Yoga in PJ's
Forget the fancy leggings, your pyjamas will do just fine when you've got a self-nurturing practice at home. By Kat Farrants
When folks think of yoga they’ll often think of a skinny, impossibly bendy woman in some jazzy leggings doing a fancy pose. That’s a very impressive, and often beautiful image. Perhaps it is a great image to encourage people to try to do yoga, as an aspirational image, to try to make ever-more-complex shapes.
In my 20s and early 30s, I was exploring more complex poses, becoming more bendy, practicing faster vinyasa, more complicated transitions between poses. It was exhilarating, fun, an adventure into the limits of flexibility and strength.
But I was lucky enough to experience an immobilising car-crash in my 30s — this stopped my search for increasing complexity and flexibility in its tracks. Instead, I was forced to learn how to move again, slowly and gently, through therapeutic yoga. And when my heart was broken into pieces after my husband left me shortly afterwards, I learned the healing power of breath.
Now, in my late 40s, I’m happy to say my practice is slowing down, in a world which demands ever increasing speed. My practice is a practice of caring and attending to my inner world, so that I can make better decisions and respond with wisdom to life’s challenges.
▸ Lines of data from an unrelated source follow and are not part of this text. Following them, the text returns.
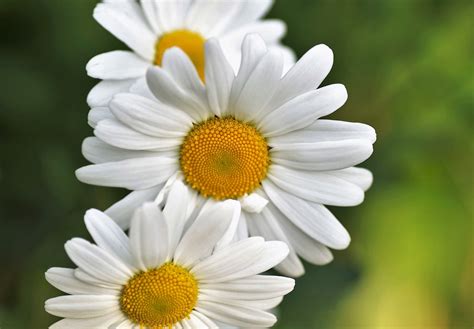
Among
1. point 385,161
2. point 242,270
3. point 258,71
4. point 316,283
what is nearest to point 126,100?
point 258,71

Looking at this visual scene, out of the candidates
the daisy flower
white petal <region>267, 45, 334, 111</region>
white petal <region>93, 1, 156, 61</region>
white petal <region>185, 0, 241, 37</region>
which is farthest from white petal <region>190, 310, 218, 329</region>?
white petal <region>185, 0, 241, 37</region>

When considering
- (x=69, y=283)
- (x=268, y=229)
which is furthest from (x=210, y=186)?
(x=69, y=283)

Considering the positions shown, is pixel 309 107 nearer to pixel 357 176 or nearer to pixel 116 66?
pixel 357 176

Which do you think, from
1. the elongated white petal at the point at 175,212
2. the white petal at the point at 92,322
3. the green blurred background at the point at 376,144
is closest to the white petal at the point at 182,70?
the elongated white petal at the point at 175,212


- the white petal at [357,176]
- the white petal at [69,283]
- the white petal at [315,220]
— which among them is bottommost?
the white petal at [69,283]

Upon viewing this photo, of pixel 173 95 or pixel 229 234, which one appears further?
pixel 229 234

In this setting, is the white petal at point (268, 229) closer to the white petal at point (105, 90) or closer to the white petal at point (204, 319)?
the white petal at point (204, 319)

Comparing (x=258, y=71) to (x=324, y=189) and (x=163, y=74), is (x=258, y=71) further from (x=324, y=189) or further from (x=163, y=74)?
(x=324, y=189)
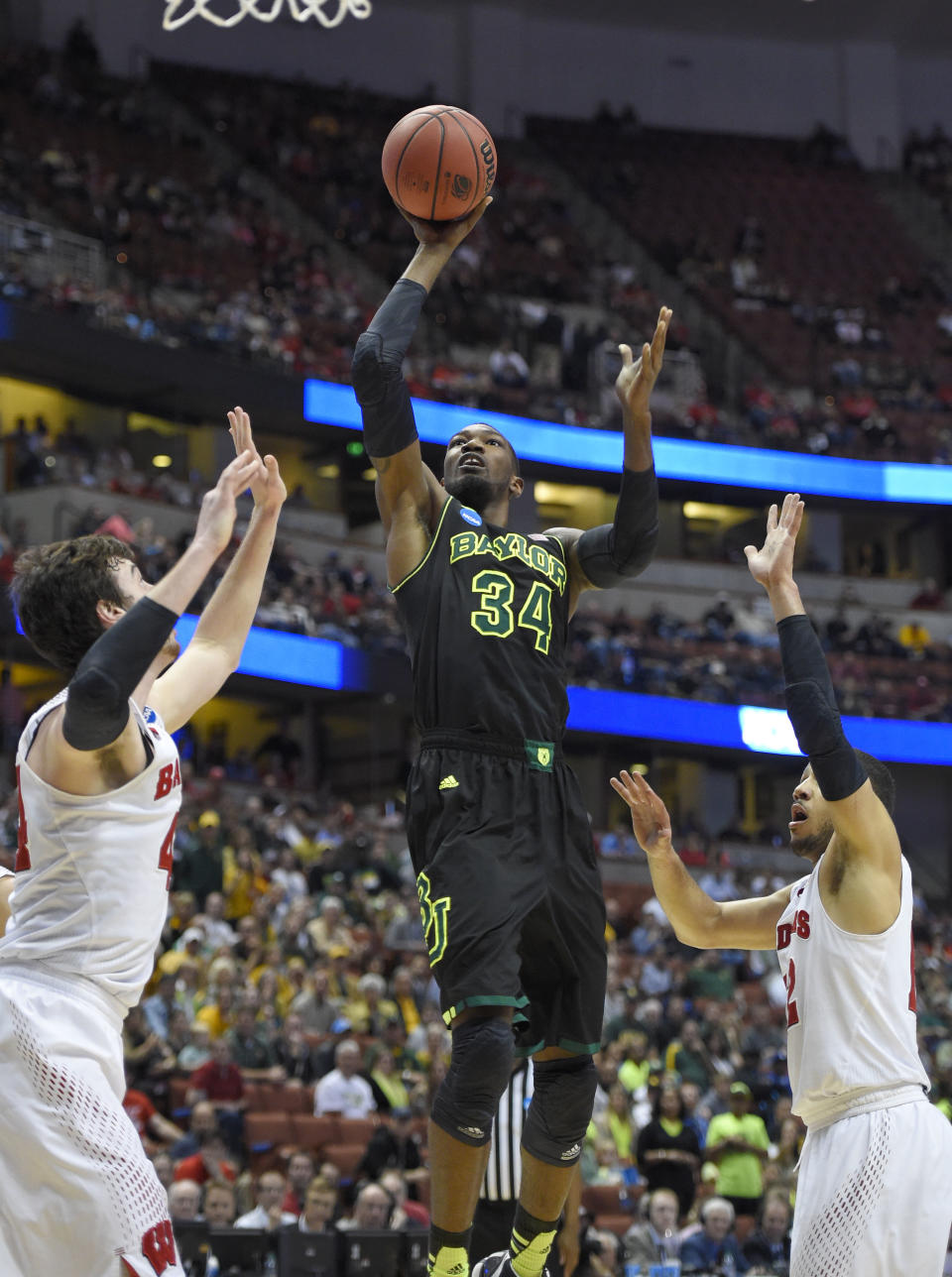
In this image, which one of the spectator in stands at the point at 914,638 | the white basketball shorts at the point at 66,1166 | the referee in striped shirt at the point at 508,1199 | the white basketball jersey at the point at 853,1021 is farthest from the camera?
the spectator in stands at the point at 914,638

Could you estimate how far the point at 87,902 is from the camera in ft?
13.0

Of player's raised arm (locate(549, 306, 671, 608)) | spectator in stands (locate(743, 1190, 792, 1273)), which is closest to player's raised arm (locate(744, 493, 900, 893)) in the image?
player's raised arm (locate(549, 306, 671, 608))

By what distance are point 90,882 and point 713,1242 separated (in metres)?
7.76

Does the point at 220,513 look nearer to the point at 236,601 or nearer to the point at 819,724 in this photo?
the point at 236,601

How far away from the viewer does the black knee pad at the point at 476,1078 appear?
468 centimetres

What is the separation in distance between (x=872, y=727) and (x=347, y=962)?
54.7ft

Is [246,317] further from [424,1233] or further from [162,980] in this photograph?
[424,1233]

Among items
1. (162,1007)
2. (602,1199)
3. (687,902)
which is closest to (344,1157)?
(602,1199)

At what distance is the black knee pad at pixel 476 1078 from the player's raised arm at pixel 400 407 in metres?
1.49

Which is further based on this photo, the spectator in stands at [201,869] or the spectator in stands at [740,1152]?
the spectator in stands at [201,869]

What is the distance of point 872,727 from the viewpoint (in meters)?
29.2

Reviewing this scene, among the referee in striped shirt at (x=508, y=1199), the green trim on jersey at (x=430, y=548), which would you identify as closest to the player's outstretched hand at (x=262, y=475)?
the green trim on jersey at (x=430, y=548)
My physical practice is calming and regulating my nervous system through movement, meditation and breathwork. A refinement of the art of knowing myself, becoming more sensitive to my own body, and keeping my nervous system less jangled and stress-levels controlled. It’s getting to know my body better, feeling it from the inside out. It's a coming home practice, coming home to my true self.
That sense of home-coming is done in the comfort of my own home. In a cosy nook in my front room, in front of the fireside on chilly winter nights, and in front of the view of trees, to remind me of the expansiveness and beauty of nature and consciousness.
I mostly practice either first thing in the morning, to gently yawn my body awake. Or in the evening before bedtime to release and calm the day. I wear my PJ’s. Because they are comfortable, because I feel cosy, supported and nurtured and it’s just what I’m wearing in the morning and evening.
I mostly practice either first thing in the morning, to gently yawn my body awake. Or in the evening before bedtime to release and calm the day. I wear my PJ’s. Because they are comfortable, because I feel cosy, supported and nurtured and it’s just what I’m wearing in the morning and evening.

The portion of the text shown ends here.